Today we talk about the work of Jack Doherty, who finished his pieces with soda friring tecnhique, and it makes a very attractive result on them
Jack, Do you give more importance to the final surface colour and texture with your soda-firing technique or are the shapes equally important?
The shapes and forms are really the most important part. I want to use the soda firing to ‘grow’ the surface texture and colour from within the material in a natural way like the surface of a tree or the weathering of bricks.
You made a note to yourself; just make the pots that you want to make, did you achieve this?
It has taken a long time to be able to forget things I have been told and to learn from my experience to ignore other influences. I have to trust in myself and concentrate on what I believe.
Have you found what you are looking for in your life through your ceramic work?
Working with ceramics has given me a way to shape my life and brought me the opportunities to travel, meet people and learn. But my work is never completed. I am always looking, always evolving, shifting and exploring new possibilities
What are your basics in life and work? Do you even divide them into two areas?
I cannot divide life and work. I live and work in the same place and share the time between making, cooking, reading, gardening etc A fusion between creativity and everydayness.

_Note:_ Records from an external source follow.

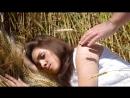 """""""Улыбка Бога"""" Дарина Кочанжи (Official Video)"""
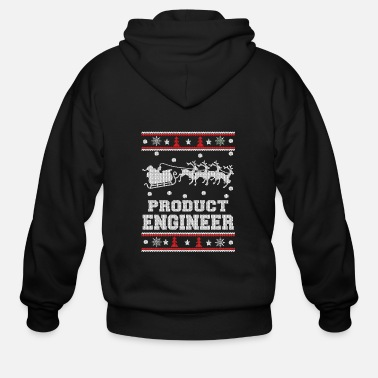 Plagiarism Product engineer - Ugly Christmas Sweater - Men's Zip Hoodie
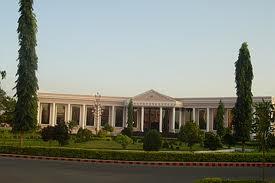 Arunai Engineering College Building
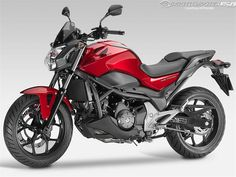 2014 Honda NC750X & NC750S First Look Picture 8 of 9 - Motorcycle USA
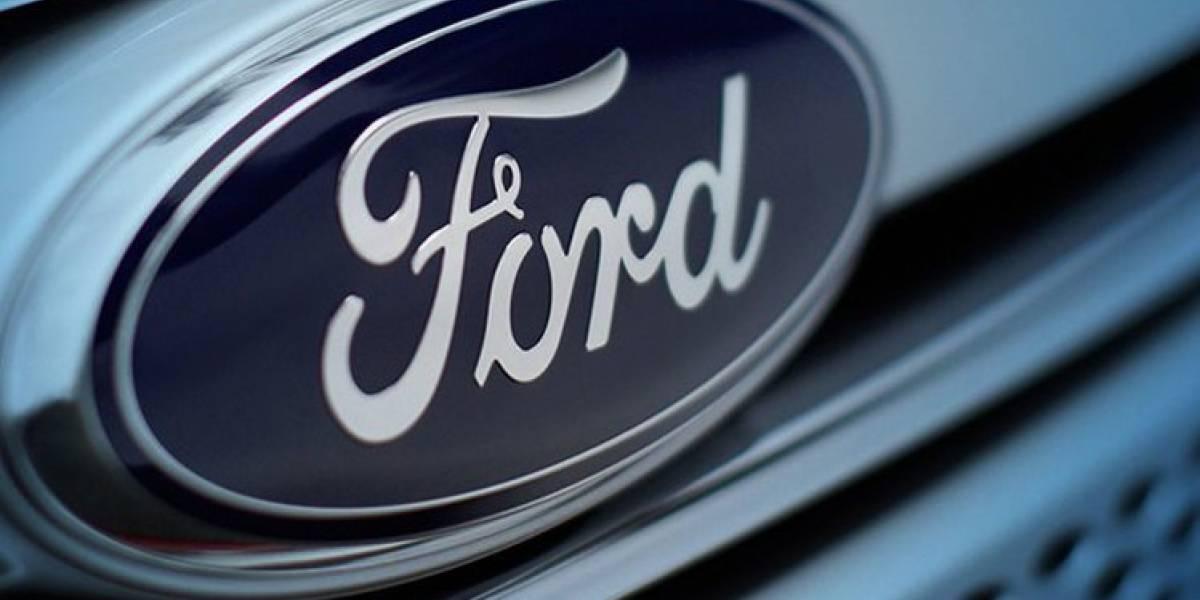 Ford hace una declaración de principios respecto de sus desafío en movilidad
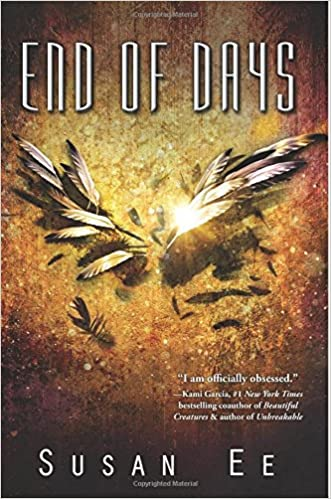 Image result for end of days susan ee amazon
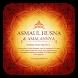 Asmaul Husna & Amalannya by iMajlis Mobile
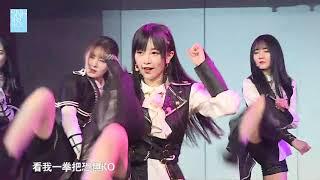 六周年庆公演 SNH48 20190914
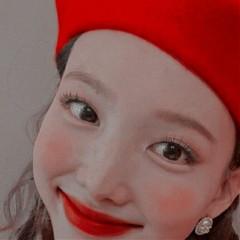 0_nayeon_0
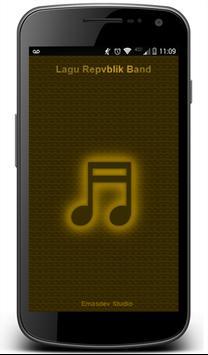 Republik Band All Song screenshot 3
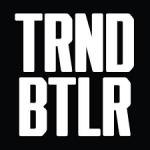 go to Trendy Butler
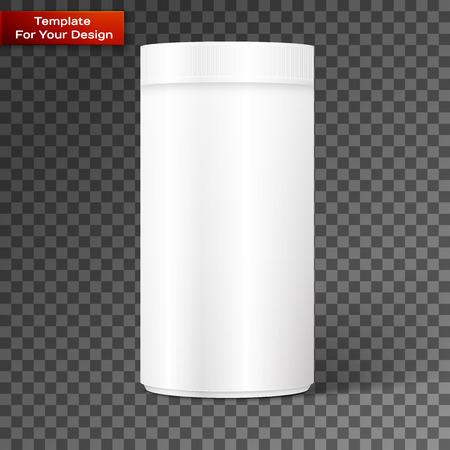 Empty white cylindrical box on the isolated background. Vector illustration, EPS 10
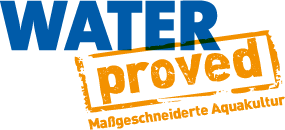 WATER proved Logo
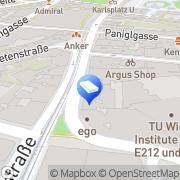 Karte Jabornegg Christian Dipl.Ing & Palffy Andras Dipl.Ing Wien, Österreich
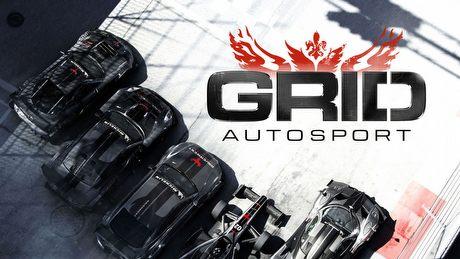 Gramy w GRID: Autosport - powrót do korzeni... tak jakby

How did you learn the process you use in your work ? One clay body, one coloured slip, one single firing? Did you make lots of prototypes ?
I learned to stop doing unnecessary things. Ceramics is an enormous area with many possibilities. In the beginning I tried many different things and experimented with techniques but when I discovered what I really loved I stripped my work down to a simple philosophy I have concentrated only on that.
Do you investigate and fabricate by yourself all your production?
I make the pieces by myself but I also work with Sarah, my partner, who is a curator and we plan projects together.
In your work you make a lot of research, how would you define your work?
I make vessels which have their origin in archetypal forms from history. Once we needed ceramic pots out of necessity to store or preserve food and carry water: the basic essentials of life. We no longer need ceramic forms in this way; their reason to exist has changed now and evolved. Pots have the ability to sustain us visually and emotionally – they have a rich presence when we see them in changing light and shadow. Sometimes, when we are not looking..
Each piece you fabricate can have a different shape and because of the soda-firing process the finished surface is never the same. Do you mark each piece in some way ?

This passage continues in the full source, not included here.